Written exercise:
Output the records below word for word, keeping every line as it is.

[Rows of spatial question data]
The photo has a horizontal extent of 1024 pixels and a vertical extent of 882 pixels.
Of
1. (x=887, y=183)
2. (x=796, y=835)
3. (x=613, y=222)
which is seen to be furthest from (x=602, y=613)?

Reply to the task:
The photo has a horizontal extent of 1024 pixels and a vertical extent of 882 pixels.
Of
1. (x=887, y=183)
2. (x=796, y=835)
3. (x=613, y=222)
which is seen to be furthest from (x=602, y=613)?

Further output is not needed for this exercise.